# X TRail LED rear lights!! (not for euro use)



## Sulphur man (Sep 6, 2005)

Some of you may have seen the picture of my X Trail with the LED lights on.

Well - I now wish I'd done my homework before I got too excited and pressed the 'Buy it Now' button!

It seems these lights are approved for use everywhere but Europe, so I have arranged to send them back to Japan for a refund.

Just wondered if anyone else was interested in buying them from me before I send them back?

I'll sell them for 75GBP plus shipping to your destination. (I paid 99GBP plus shipping) This will give me greater pleasure than just paying out to send them back to Japan - and someone here gets a bargain, gauranteed to be marked as a 'gift' avoiding any import charges. You can pay with PayPal.

If anyone is interested please PM me asap. If no one responds in the next couple of days or so I'll ship them back to Japan.


----------



## ValBoo (May 19, 2003)

pm sent... I want them


----------



## Ice512 (Oct 16, 2006)

why is it not for euro use ? is it not working properly or ...... ?


----------



## aussietrail (Sep 24, 2004)

Am surprised mate!

Is there a road traffic authority ruling about this in Europe which you can show us?
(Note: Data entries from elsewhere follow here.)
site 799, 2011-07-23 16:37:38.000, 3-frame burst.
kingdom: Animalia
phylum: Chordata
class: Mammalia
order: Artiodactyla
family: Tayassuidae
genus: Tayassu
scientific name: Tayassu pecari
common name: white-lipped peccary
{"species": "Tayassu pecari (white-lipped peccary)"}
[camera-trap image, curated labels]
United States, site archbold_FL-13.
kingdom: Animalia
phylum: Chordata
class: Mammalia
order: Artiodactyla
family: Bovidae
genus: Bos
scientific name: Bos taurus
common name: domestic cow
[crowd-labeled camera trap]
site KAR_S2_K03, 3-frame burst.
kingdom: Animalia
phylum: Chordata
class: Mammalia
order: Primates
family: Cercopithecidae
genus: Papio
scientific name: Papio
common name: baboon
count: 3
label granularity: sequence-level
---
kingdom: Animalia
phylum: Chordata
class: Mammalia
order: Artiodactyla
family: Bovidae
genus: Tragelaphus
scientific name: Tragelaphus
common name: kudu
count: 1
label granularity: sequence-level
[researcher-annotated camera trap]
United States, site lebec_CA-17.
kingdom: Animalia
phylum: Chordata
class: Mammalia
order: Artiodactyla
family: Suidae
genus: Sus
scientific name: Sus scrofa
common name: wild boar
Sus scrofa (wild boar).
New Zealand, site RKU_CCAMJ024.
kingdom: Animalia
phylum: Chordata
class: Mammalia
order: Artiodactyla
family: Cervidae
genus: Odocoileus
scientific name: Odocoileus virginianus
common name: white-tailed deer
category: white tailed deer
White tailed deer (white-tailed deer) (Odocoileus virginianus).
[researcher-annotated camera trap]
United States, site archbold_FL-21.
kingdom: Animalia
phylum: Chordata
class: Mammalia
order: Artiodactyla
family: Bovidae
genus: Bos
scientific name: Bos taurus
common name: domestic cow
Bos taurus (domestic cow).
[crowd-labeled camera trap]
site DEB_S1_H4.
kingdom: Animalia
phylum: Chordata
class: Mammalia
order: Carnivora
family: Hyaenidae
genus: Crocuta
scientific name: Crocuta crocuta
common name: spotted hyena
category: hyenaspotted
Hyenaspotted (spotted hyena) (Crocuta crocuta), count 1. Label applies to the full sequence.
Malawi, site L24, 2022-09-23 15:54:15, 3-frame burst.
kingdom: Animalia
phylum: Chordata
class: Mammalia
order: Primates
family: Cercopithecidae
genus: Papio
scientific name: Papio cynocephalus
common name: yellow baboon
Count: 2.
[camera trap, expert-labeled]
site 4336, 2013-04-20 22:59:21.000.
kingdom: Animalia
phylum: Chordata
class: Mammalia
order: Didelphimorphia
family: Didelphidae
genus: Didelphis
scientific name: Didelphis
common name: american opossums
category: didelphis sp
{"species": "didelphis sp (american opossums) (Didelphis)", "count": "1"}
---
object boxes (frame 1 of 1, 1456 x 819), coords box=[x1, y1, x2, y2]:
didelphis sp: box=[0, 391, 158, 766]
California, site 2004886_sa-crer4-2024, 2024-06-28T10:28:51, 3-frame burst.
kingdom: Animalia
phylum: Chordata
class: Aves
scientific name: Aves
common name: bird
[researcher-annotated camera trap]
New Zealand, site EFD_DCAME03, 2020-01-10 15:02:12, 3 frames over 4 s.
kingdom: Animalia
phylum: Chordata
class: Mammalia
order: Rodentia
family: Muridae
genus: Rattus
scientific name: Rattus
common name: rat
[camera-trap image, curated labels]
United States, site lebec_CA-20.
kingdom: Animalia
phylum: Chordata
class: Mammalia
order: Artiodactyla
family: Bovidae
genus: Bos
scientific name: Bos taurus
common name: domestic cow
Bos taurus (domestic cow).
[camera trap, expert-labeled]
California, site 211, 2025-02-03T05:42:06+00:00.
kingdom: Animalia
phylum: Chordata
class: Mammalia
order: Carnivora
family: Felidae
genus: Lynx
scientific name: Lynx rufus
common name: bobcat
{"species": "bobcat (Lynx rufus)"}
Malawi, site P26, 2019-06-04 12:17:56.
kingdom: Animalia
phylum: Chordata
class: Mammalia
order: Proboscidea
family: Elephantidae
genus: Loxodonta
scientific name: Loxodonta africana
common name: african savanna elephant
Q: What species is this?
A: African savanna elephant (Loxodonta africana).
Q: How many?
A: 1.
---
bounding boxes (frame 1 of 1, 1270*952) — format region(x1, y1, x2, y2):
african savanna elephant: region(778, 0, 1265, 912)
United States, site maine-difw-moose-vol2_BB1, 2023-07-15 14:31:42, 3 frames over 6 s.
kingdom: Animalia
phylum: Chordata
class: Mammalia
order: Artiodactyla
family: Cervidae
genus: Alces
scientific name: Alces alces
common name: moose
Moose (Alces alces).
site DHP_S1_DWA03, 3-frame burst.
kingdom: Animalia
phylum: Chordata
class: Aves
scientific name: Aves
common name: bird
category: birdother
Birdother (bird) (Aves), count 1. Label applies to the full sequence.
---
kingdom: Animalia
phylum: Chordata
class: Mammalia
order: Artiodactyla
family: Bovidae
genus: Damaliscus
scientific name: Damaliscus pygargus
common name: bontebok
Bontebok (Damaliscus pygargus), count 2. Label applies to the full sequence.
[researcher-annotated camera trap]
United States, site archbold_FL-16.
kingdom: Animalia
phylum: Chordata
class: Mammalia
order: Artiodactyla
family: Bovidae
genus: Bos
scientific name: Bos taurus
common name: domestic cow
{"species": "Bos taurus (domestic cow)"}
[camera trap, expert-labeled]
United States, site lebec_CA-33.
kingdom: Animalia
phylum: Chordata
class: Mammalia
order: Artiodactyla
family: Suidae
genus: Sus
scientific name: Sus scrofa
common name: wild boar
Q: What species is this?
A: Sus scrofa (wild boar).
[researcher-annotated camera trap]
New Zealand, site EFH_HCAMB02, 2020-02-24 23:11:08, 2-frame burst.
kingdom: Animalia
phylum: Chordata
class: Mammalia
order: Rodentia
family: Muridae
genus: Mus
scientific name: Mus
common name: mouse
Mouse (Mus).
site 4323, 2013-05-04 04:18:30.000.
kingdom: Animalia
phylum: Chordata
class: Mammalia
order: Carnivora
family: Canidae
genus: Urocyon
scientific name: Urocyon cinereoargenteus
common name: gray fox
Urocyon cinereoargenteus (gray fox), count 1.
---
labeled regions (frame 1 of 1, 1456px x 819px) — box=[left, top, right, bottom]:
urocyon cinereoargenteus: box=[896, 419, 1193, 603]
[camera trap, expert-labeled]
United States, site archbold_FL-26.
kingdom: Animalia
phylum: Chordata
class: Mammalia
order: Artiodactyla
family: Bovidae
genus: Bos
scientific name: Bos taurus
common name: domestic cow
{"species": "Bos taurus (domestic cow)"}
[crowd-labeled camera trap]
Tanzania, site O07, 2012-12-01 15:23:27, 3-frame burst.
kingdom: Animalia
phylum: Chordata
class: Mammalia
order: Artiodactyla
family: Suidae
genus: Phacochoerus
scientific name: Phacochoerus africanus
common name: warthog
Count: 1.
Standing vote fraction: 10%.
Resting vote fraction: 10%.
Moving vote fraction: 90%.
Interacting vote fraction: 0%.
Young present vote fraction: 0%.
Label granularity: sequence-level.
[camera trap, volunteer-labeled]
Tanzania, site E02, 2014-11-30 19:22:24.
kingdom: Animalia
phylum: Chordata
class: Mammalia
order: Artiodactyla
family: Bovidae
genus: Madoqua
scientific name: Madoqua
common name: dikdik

I have seen many cars in Europe with LED tail lights, so how are these any different?


----------



## Sulphur man (Sep 6, 2005)

aussietrail said:


> Am surprised mate!
> 
> Is there a road traffic authority ruling about this in Europe which you can show us? I have seen many cars in Europe with LED tail lights, so how are these any different?


Here's a quote that makes it clear from one of the UK's leading vehicle parts manufacturers:

"An E-mark guarantees an automotive product complies with European vehicle legislation. In the UK, national implementation of Construction and Use Regulation 95/54/EC has made it a criminal offense to use a car with a non-E-marked part fitted."

It's not the fact that they are LED lights, they just have no 'e' mark and therefore I can't use them. This even applies to the bulbs inside the fittings.

If you look at all the other lights on your X, I'm sure you'd find a little circle with a small e and a number, mine all say e13. The LED lights have nothing on them anywhere.

I'm figuring that, whilst it might go un-noticed by the police, I may have trouble during the yearly MoT test, and it would almost certainly invalidate my insurance. I'm not prepared to risk it.


----------



## aussietrail (Sep 24, 2004)

Fair enough mate. Move to Australia and you'll have no worries LOL


----------



## Sulphur man (Sep 6, 2005)

...sounds like a plan!


----------



## Ice512 (Oct 16, 2006)

im not too sure of the enforcement culture in Uk, but i think ure worryin too much...

here in Canada, or maybe only Toronto, we see equipment infraction on the road like every 10seconds. Anything from tinted front windows, illegal HID kits, dark plate covers, even "xenon bulbs" are illegal accordin to the books. Its all up to an officer's discretion to pull you over or not, and 99% of the time they dont care unless they are ticketing you for sthg else, or ure driving like a jerk.

I'm pretty sure an enforcement officer wont pull you over, make you take out ur lights and check if theres a "e" mark on it. That just sounds too asshole to be true.


----------



## ValBoo (May 19, 2003)

Ice512 said:


> im not too sure of the enforcement culture in Uk, but i think ure worryin too much...
> 
> here in Canada, or maybe only Toronto, we see equipment infraction on the road like every 10seconds. Anything from tinted front windows, illegal HID kits, dark plate covers, even "xenon bulbs" are illegal accordin to the books. Its all up to an officer's discretion to pull you over or not, and 99% of the time they dont care unless they are ticketing you for sthg else, or ure driving like a jerk.
> 
> I'm pretty sure an enforcement officer wont pull you over, make you take out ur lights and check if theres a "e" mark on it. That just sounds too a..h.. to be true.


HEY Ice, would you quit with the encouragement here? 
(..... I need those rear lights.....)


The other thing about UK is as mentioned before 


Sulphur man said:


> _"...trouble during the yearly MoT test, and it would almost certainly invalidate my insurance..."_


----------



## aussietrail (Sep 24, 2004)

Hey Marc, what do you need a second set for mate? You gonna make two rows of them at the back of your exy? hehehehehe 

Hey Steve, start an auction mate, I want them too. hahahahaha  (just kidding) LOL


----------



## ValBoo (May 19, 2003)

aussietrail said:


> Hey Marc, what do you need a second set for mate? ............


You see its a long story with a friend who has been helpfull. I promised him I would keep an eye out for these... Its been 1½ years now...


----------